The court settlement which pitted the Riverside County supervisors against a tiny little rodent is revisited.





Public Meetings



Monday, May 3 at 4 p.m. The Human Resources Board meets to discuss this brief agenda. As you know, the Board has recently been targeted for "handling" by City Manager Brad Hudson through his conduit, Human Resources Director Rhonda Strout, which is why the agenda item regarding defining its mission is on the agenda. That was Hudson's suggestion after the Board invited him to its meeting to explain why he and his office had been blocking attempts by the Board to invite Development Director Deanna Lorson for a round of questioning in the wake of the massive number of employee departures through resignations (including men of color and older women) during a difficult economic time when most employees would remain in their jobs. Hudson showed up and made the suggestion that the board come up with a new mission.

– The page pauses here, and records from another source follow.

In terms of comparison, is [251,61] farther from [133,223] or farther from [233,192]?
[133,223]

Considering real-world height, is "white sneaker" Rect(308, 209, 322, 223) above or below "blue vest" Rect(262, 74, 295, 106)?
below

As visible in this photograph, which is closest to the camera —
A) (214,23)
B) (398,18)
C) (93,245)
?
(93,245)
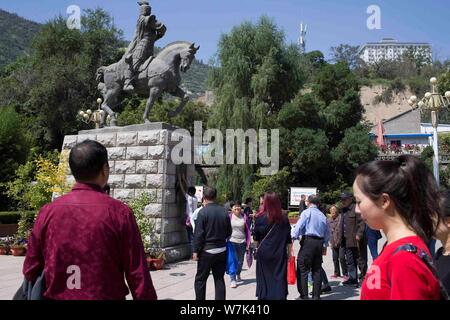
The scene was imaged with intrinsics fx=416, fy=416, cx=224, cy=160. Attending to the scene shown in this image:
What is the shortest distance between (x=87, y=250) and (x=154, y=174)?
7.94 m

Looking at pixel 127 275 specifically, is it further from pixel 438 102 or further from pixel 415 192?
pixel 438 102

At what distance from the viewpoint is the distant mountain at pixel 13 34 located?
107m

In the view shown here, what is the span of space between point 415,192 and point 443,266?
110cm

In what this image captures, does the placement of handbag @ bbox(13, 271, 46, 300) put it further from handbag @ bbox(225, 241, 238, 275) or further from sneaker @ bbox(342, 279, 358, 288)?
sneaker @ bbox(342, 279, 358, 288)

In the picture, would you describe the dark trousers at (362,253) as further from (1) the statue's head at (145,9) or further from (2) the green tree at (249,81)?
(2) the green tree at (249,81)

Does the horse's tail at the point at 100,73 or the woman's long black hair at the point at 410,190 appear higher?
the horse's tail at the point at 100,73

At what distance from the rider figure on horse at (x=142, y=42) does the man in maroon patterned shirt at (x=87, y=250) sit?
29.4 feet

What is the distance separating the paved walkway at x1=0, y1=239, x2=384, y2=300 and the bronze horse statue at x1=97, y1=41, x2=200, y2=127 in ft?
13.7

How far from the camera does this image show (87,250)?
233 centimetres

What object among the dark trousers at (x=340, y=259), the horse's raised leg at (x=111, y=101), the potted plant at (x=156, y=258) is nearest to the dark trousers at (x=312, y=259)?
the dark trousers at (x=340, y=259)

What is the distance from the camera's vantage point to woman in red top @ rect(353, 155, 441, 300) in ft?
5.82
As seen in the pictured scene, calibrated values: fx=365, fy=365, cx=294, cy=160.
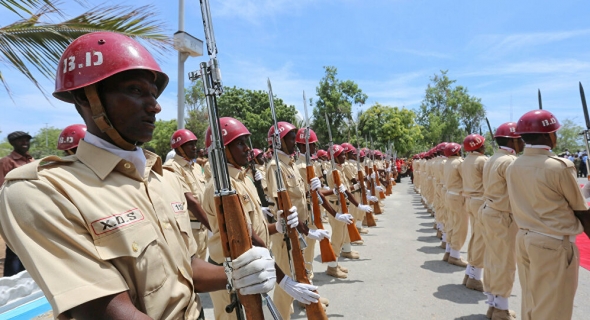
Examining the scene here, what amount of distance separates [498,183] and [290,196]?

Which is no doubt because it's been stripped of most of its powers including its investigative power (through a city council vote to change its ordinance language several years ago) so it's got to figure out a new decision to pursue especially if City Hall weakens it further.

But what would be a key issue that could be researched by this board which is under its purview is the promotional process involving city departments most especially the police department and whether city management and city council members are unduly or in the case of elected officials, unlawfully manipulating it.

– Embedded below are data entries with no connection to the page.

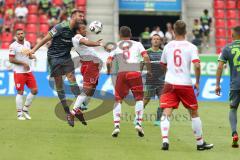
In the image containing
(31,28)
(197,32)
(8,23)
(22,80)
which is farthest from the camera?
(31,28)

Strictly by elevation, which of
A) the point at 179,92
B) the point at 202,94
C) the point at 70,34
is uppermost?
the point at 70,34

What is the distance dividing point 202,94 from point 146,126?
11.1 m

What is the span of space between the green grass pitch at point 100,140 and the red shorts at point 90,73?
1.09 meters

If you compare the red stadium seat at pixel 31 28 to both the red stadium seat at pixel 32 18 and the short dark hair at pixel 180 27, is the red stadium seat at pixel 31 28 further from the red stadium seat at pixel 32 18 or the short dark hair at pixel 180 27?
the short dark hair at pixel 180 27

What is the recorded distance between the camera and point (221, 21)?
36.3 m

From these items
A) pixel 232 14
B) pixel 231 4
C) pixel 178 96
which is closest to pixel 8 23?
pixel 232 14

Tuesday, May 4 at 6:30 p.m. The Riverside City Council holds a pretty short meeting at City Hall to discuss this agenda. Don't blink your eyes, sneeze or go to the kitchen to refresh those snacks because you might miss it.



Wednesday, May 5 at 4 p.m. The Governmental Affairs Committee meets to discuss the issue of neighborhood governance. Is this City Hall's attempt to micromanage community organizations? Well that remains to be seen at this point. But even as employees have been laid off and vacancies frozen (with the police department's lieutenants at a current 33% vacancy rate for example) the city wants to create another paid position.



And so far, the Finance Committee meeting scheduled for May 10 hasn't been canceled yet by Hart.







The Women's Rape Crisis Center which has assisted many people is itself in crisis.